% Homework: Self-referential data
% COMP 50
% Fall 2013

This homework is due at 11:59PM on **Monday, October 7**.  
Submit your solutions in a single file using the COMP 50 Handin button
on DrRacket; the homework 
is the `trees` homework.

All the exercises should be done using the Beginning Student
Language *with list abbreviations*.

In this homework, all lists are made with `empty` and `cons` as
described in the book.  Selector functions for the `cons` case are
`first` and `rest`.  For testing, you may use the `list` function to
make lists. 


Special data description for this homework
------------------------------------------
In the first problem of this homework you will be locating stations on
the Northeast Corridor railway line.  Boston is the northern terminus,
and we will be locating stations by measuring their distance (south)
from Boston.  You can get real-world information about stations on the
[Wikipedia page for the Northeast
Corridor](http://en.wikipedia.org/wiki/Northeast_Corridor#Station_stops).

A *station* is a structure:

> `(make-station name distance)`

where `name` is a string and `distance` is a number representing the
distance in miles from Boston.  

A *1D-tree of stations* is either:

  - A station

  - A structure (representing a boundary point on the line)

    > `(make-boundary distance south north)`

    where

    - `distance` is the distance of the boundary point from Boston
    - `south` is a 1D-tree of stations, all of which are south of the
      boundary (that is, they are further away from Boston)
    - `north` is a 1D-tree of stations, all of which are north of the
      boundary (that is, they are closer to Boston than the given `distance`)


Finger Exercises
----------------
For this homework I am recommending the following finger exercises:

  - In the first edition, Exercises 9.5.2, 9.5.6, 10.1.2, 10.2.2 (but
    using strings instead of symbols), 10.2.4, 10.2.5, 11.3.5, 12.2.1,
    and 12.2.2.
  - Define a function that computes how many stations there are in a
    1D-tree of stations.
  - Define a function that computes the depth of a
    1D-tree of stations.


Problems to submit
------------------
 1. *Define a function* that takes as arguments a distance in miles
    and a 1D-tree of stations, and which returns information saying
    the name of the nearest station, how far away it is, and in what
    direction.  You must *write a data definition* that says how the
    information you return will be represented.

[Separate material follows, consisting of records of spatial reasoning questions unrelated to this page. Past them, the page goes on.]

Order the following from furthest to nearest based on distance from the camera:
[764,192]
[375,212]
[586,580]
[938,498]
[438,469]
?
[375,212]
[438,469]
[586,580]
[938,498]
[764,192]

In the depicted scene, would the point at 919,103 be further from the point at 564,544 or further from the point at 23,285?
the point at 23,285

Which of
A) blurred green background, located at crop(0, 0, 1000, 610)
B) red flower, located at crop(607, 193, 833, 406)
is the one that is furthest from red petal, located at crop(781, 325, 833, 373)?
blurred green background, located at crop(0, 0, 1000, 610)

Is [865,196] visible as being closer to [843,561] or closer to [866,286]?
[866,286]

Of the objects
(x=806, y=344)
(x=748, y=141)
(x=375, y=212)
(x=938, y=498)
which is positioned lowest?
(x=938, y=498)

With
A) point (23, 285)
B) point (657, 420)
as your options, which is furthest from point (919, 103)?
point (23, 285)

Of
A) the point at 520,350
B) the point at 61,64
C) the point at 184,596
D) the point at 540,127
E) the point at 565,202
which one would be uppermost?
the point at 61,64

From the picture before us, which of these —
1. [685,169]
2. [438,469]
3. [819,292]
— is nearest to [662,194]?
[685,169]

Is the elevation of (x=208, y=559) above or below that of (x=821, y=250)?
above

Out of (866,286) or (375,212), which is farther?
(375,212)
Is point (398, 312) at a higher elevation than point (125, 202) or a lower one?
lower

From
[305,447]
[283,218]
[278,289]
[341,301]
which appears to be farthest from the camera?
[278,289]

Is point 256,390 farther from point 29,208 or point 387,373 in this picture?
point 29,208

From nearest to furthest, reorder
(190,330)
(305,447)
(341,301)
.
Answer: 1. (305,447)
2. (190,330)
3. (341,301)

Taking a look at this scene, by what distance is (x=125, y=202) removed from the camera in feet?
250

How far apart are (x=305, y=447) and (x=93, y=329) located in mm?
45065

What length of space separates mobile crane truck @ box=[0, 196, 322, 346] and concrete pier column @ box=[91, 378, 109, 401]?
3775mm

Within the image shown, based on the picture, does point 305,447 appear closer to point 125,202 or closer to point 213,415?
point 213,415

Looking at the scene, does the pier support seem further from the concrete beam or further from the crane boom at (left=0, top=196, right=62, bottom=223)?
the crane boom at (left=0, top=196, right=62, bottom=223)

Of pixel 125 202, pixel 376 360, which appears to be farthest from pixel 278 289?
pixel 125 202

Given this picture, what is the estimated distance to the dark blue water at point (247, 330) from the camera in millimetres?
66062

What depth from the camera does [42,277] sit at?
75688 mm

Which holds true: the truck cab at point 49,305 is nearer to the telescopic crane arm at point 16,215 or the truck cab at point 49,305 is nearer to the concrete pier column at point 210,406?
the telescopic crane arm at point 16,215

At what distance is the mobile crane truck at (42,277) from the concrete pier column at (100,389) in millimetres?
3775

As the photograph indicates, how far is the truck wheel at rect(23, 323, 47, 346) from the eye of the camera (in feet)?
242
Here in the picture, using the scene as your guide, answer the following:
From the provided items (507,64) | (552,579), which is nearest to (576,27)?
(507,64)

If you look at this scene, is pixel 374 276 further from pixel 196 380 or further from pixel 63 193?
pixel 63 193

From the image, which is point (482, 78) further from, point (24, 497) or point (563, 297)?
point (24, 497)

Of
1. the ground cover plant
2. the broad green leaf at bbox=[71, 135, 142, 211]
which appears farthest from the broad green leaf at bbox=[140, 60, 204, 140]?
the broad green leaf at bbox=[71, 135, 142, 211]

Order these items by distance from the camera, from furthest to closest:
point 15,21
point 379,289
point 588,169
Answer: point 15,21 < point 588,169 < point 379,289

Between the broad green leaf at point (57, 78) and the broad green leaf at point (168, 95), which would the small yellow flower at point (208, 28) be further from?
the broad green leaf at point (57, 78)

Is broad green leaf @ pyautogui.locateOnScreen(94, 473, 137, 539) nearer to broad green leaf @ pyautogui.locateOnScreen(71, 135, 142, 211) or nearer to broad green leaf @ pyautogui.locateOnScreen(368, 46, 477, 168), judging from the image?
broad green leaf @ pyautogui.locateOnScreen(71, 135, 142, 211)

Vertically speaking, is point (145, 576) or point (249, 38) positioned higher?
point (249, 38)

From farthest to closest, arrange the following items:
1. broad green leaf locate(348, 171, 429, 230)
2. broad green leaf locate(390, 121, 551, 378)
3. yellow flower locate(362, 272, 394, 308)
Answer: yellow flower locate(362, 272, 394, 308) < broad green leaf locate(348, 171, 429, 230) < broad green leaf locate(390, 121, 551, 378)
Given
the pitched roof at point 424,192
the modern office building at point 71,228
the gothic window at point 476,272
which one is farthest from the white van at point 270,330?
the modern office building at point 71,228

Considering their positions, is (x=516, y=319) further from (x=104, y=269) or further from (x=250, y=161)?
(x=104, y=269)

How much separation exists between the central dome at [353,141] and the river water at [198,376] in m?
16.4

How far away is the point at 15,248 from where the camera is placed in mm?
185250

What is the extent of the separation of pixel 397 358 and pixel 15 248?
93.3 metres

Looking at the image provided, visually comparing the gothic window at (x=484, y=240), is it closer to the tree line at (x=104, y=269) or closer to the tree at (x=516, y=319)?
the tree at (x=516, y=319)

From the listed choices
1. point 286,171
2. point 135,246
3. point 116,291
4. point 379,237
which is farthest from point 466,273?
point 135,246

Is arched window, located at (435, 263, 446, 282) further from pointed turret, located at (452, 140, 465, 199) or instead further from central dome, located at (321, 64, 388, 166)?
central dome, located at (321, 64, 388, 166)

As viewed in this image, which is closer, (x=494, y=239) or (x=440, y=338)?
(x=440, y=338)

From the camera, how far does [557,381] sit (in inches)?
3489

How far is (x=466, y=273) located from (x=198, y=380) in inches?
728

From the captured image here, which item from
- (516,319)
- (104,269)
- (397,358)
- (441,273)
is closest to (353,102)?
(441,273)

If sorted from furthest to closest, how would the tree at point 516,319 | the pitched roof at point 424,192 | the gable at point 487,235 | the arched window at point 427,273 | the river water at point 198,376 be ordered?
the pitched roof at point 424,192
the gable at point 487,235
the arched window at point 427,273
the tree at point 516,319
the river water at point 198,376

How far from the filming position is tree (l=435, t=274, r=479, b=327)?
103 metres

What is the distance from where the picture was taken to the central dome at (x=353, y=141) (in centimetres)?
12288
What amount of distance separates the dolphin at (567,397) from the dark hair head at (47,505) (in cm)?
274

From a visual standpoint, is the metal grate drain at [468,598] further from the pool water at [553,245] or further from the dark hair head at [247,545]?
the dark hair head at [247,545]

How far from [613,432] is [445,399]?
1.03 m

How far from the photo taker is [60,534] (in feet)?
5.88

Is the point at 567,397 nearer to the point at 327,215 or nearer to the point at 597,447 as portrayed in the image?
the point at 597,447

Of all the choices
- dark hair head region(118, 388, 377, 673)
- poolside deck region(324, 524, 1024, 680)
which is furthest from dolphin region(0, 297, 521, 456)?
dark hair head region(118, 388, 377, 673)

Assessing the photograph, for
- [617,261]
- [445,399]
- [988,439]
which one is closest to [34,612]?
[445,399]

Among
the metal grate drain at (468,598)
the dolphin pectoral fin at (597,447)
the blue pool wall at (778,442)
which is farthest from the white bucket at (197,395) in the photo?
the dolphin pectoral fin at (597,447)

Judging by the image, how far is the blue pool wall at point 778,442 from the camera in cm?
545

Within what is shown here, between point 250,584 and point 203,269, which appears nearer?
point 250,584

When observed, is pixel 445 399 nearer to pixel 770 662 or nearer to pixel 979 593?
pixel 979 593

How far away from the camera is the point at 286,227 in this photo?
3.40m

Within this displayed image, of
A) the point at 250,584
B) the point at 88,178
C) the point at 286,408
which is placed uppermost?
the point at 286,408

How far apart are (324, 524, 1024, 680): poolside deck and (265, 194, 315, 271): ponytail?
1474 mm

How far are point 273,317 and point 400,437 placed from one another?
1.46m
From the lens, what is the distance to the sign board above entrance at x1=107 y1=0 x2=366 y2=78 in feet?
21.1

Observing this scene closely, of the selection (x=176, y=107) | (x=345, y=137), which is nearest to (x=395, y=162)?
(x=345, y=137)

    Use the design recipe for self-referential data (natural
    recursion).  In addition, plan on writing some helper functions
    that operate on distances and stations.   Use your wish list!

    *Hint*: For purposes of testing, you will do well to define a
    function that takes a tree and two numbers `lo` and `hi`, and
    checks the given tree to be sure that

       + All stations have distances between `lo` and `hi`
       + For every boundary in the tree, the stations south and north
         of that boundary are located at distances that are consistent
         with the location of the boundary

    Use this function to make sure that your test trees are well
    formed. 

 1. Two fisherman go out in a boat and use nets to pull a whole bunch
    of bluegills out of the Mystic Lakes.  They agree to divide the
    catch evenly.  You are given two buckets and two scales and are
    charged with placing the fish into the buckets, dividing evenly *by
    weight*.  A friend of Mr Turing's whispers to you that dividing as
    evenly as possible might take more time than you have.  The
    fishermen agree that your time is worth something, and they will be
    content if you place one fish at a time in the fairest way
    possible.

    To prove to the fishermen that your division of fish is reasonably
    fair, you will use "computational buckets".  A\ computational bucket
    not only holds a list of fish but also contains a readout that
    instantly gives the total weight of the fish in the bucket.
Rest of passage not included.